START GIVEN TEXT

Discontent with some parts of the public sector is not entirely misplaced: Italy’s bureaucracy, for example, is notoriously Kafkaesque. But many critics misunderstand that if government employees can’t be furloughed, they must be receiving their full wages for doing nothing. Two prominent economists, Tito Boeri and Roberto Perotti, argued in an op-ed in La Repubblica in November 2020 that furlough schemes should be extended to civil servants in the interest of “social cohesion.” “In the public sector, there are those who have completely stopped working and yet kept receiving their wages,” they wrote.

Although this may have been true for a small number of civil servants during the strict phases of Italy’s March 2020 lockdown, many public employees were essential workers. Medical and security personnel continued their jobs, now more important than ever, in person, while teachers and bureaucrats worked remotely. Only those with non-essential jobs, such as museum ticket collectors and school janitors, were briefly put on paid leave.

The distrust toward government employees also seems to stem from the perception that remote work doesn’t really count as work, particularly in the public sector. In December 2020, then-Minister for Public Administration Fabiana Dadone threatened to revoke the right to work remotely for public employees with unsatisfactory performance, public health recommendations aside. “For some public servants, so-called smart working was just a long paid vacation,” former senator Pietro Ichino told the right-wing newspaper Libero.

Despite calls for furloughs and pay cuts among public employees, neither proposal offers a solution to the job security crisis, Roventini said. These actions wouldn’t solve problems with government efficiency—which already suffers from cuts and hiring freezes—and it would have a negligible effect on public spending. “There is a view that presents itself with pseudo-economic justification, but it’s just class hatred,” he said.

The current climate in Italy reflects two preexisting cultural prejudices exacerbated by the pandemic: one against public employees and another against those who benefit the most from government spending, according to Andrea Mariuzzo, a history professor at the University of Modena and Reggio Emilia. “On one hand, there is the idea that public servants are slackers who got their job through political connections and spend the whole day doing nothing, which has very deep roots in Italy,” he said. “Then there’s a more recent phenomenon: the mentality that if someone gets poorer, rather than asking the government to help them out, they should ask the government to lower its spending on everyone else,” including those on its payroll.

END GIVEN TEXT
START RECORDED DATA

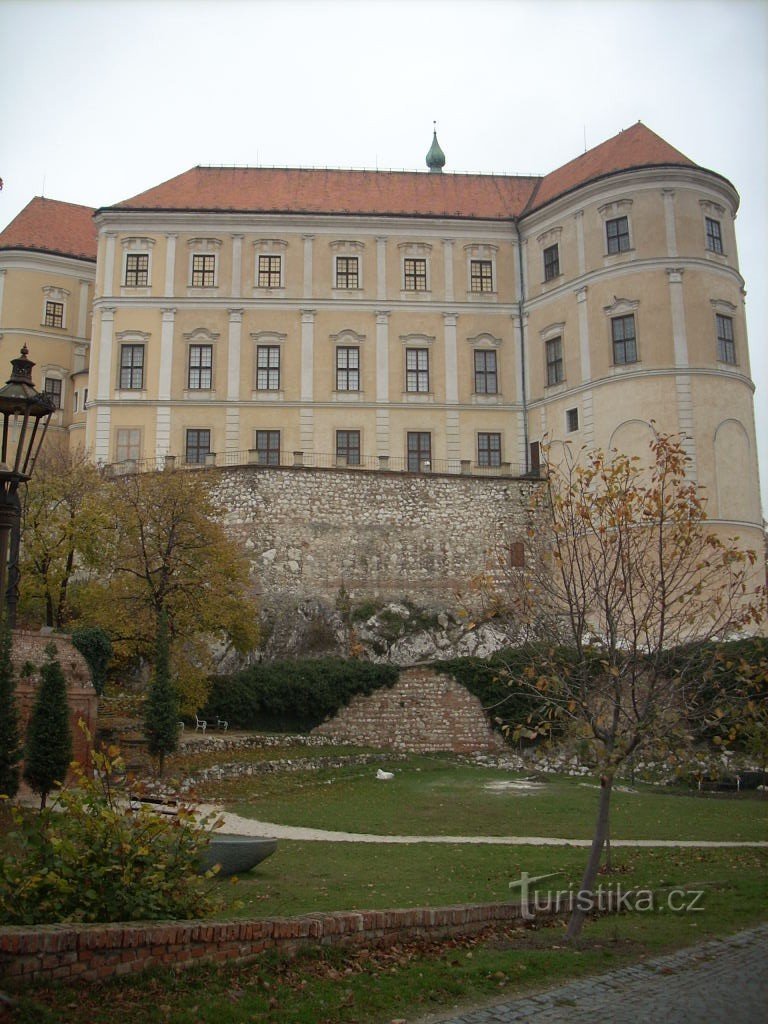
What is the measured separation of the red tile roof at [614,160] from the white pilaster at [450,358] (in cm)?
645

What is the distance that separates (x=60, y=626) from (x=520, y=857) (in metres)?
21.4

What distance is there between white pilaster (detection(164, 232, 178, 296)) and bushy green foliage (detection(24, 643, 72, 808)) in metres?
24.9

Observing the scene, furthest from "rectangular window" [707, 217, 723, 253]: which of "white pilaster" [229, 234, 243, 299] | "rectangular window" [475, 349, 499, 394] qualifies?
"white pilaster" [229, 234, 243, 299]

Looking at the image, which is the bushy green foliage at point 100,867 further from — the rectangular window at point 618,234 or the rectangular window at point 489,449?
the rectangular window at point 618,234

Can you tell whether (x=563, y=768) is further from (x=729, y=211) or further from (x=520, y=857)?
(x=729, y=211)

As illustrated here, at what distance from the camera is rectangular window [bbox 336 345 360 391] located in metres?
41.9

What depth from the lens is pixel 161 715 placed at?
2444 cm

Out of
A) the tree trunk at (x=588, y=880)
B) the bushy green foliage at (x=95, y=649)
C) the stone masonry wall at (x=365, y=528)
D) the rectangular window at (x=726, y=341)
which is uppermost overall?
the rectangular window at (x=726, y=341)

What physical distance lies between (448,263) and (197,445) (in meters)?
14.3

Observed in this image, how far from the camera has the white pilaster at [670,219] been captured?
3822 centimetres

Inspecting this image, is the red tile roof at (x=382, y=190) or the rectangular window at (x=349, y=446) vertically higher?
the red tile roof at (x=382, y=190)

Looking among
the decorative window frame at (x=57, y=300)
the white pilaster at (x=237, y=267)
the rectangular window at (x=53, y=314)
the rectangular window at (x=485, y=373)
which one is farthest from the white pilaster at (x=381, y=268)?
the rectangular window at (x=53, y=314)

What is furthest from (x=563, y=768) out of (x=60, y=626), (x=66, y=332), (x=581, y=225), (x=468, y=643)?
(x=66, y=332)

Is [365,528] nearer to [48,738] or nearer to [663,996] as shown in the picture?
[48,738]
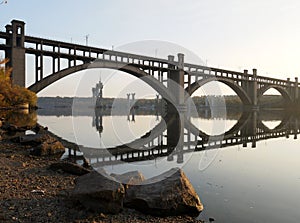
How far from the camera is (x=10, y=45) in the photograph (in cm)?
3759

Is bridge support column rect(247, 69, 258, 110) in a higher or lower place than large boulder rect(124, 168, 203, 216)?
higher

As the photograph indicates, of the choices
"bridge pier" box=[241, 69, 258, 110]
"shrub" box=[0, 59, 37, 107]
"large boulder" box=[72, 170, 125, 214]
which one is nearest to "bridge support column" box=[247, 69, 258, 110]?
"bridge pier" box=[241, 69, 258, 110]

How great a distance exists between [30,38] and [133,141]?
107ft

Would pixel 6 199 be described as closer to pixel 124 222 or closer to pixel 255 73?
pixel 124 222

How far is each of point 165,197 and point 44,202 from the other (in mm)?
2215

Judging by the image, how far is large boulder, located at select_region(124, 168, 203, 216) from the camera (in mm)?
5320

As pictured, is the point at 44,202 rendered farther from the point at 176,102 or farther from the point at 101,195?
the point at 176,102

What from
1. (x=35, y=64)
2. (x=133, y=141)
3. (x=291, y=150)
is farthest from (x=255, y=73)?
(x=133, y=141)

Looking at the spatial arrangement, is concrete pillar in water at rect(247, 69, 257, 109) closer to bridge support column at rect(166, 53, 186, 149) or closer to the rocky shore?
bridge support column at rect(166, 53, 186, 149)

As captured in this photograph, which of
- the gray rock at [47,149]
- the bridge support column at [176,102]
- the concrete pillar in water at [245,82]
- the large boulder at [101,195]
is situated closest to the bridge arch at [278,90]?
the concrete pillar in water at [245,82]

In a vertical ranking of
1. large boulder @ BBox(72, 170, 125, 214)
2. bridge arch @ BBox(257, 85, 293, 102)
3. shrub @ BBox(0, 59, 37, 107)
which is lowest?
large boulder @ BBox(72, 170, 125, 214)

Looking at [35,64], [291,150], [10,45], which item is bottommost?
[291,150]

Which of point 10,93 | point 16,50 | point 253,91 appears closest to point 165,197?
point 10,93

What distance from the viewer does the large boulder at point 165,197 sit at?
17.5 ft
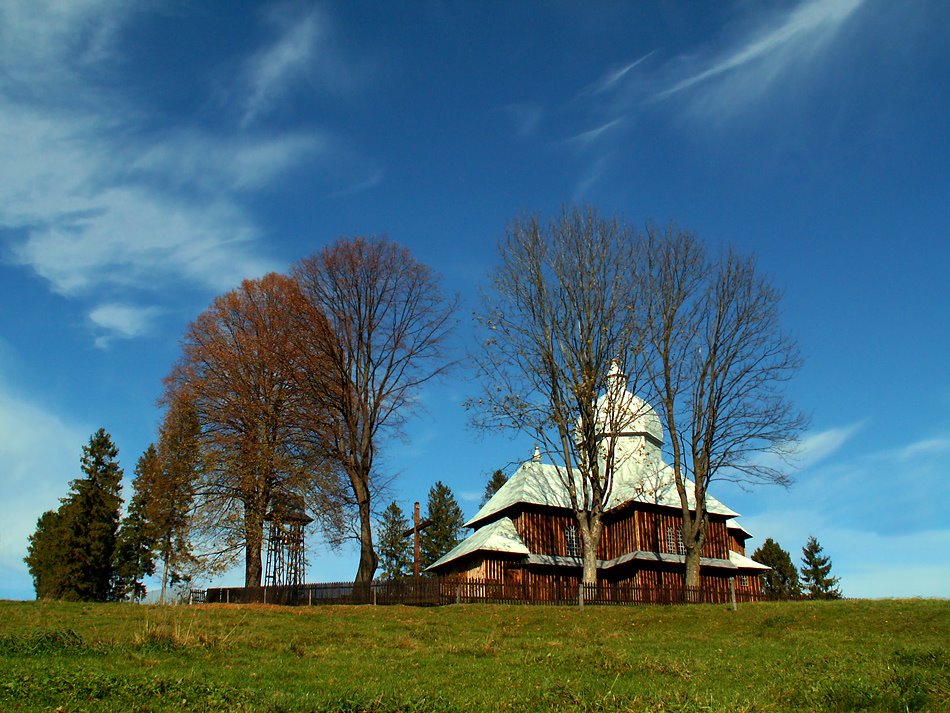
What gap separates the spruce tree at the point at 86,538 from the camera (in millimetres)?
42438

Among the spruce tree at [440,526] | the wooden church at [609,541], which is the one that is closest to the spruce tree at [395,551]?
the spruce tree at [440,526]

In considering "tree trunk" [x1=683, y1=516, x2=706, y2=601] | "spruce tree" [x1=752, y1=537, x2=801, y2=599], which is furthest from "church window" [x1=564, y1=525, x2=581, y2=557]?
"spruce tree" [x1=752, y1=537, x2=801, y2=599]

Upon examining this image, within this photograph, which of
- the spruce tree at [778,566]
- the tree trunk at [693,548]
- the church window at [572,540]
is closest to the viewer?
the tree trunk at [693,548]

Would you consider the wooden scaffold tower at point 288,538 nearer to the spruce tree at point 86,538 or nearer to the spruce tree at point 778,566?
the spruce tree at point 86,538

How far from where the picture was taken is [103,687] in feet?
30.6

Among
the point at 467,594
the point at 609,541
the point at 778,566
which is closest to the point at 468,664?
the point at 467,594

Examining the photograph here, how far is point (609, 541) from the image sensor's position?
4041cm

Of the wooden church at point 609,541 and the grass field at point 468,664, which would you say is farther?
the wooden church at point 609,541

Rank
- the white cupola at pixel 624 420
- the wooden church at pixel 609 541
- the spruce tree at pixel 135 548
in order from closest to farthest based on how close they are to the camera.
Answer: the white cupola at pixel 624 420 < the wooden church at pixel 609 541 < the spruce tree at pixel 135 548

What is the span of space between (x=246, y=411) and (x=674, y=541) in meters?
21.3

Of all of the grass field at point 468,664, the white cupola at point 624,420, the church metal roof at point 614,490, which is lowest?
the grass field at point 468,664

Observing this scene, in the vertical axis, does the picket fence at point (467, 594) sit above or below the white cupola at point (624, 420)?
below

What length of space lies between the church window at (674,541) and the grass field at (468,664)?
56.1ft

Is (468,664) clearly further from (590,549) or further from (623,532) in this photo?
(623,532)
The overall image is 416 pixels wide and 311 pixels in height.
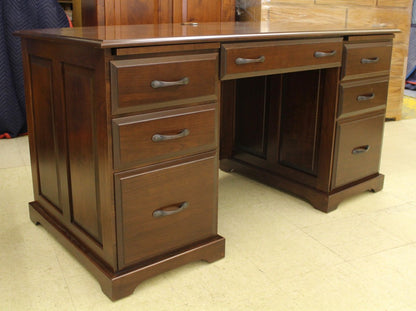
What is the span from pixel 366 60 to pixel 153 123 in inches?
43.1

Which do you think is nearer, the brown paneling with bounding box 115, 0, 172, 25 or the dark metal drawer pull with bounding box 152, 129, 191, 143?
the dark metal drawer pull with bounding box 152, 129, 191, 143

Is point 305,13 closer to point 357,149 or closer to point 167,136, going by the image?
point 357,149

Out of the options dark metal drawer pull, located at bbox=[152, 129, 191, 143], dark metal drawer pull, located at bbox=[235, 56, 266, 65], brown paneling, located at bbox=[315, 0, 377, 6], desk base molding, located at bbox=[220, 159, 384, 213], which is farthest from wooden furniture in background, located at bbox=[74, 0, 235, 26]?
dark metal drawer pull, located at bbox=[152, 129, 191, 143]

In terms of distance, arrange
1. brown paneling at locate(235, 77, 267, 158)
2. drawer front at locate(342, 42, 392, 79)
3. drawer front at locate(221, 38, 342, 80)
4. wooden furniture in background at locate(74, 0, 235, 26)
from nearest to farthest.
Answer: drawer front at locate(221, 38, 342, 80)
drawer front at locate(342, 42, 392, 79)
brown paneling at locate(235, 77, 267, 158)
wooden furniture in background at locate(74, 0, 235, 26)

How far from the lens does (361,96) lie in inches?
80.3

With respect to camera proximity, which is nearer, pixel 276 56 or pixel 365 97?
pixel 276 56

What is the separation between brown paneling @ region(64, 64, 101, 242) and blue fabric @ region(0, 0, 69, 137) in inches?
71.9

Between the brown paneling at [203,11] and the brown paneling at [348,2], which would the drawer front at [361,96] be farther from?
the brown paneling at [348,2]

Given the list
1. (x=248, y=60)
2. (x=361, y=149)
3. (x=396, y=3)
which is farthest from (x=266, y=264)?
(x=396, y=3)

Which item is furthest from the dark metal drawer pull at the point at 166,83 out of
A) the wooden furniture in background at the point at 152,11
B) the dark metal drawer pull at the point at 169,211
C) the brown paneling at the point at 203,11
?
the brown paneling at the point at 203,11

END RECORDED DATA

Carry on the text about attitudes toward Italy's public employees during the pandemic, starting right after its last sentence.

EXPECTED OUTPUT:
For the moment, high-profile politicians are cautiously trying to balance the need to condemn public servants’ perceived privileges without making too many enemies. Carlo Calenda, the rising star of the centrist opposition, seems to have adopted this strategy. When public servants declared a strike on Dec. 9, 2020, he wrote on Facebook: “There is something profoundly out of tune about this strike. Families and less insured workers have to suffer disruptions, in the midst of a pandemic, for a strike by the most insured workers.”

Political leaders are now caught between two fires. They face growing public opinion that wants to see civil servants’ privileges dismantled—but at the end of the day, the politicians can’t afford to antagonize their colleagues beyond Parliament. “All the parties in power are relatively new to government positions. They lack experience of how the government works, so to get their job done, they need the support of bureaucrats more than ever,” Mariuzzo said. Of course, public employees vote too.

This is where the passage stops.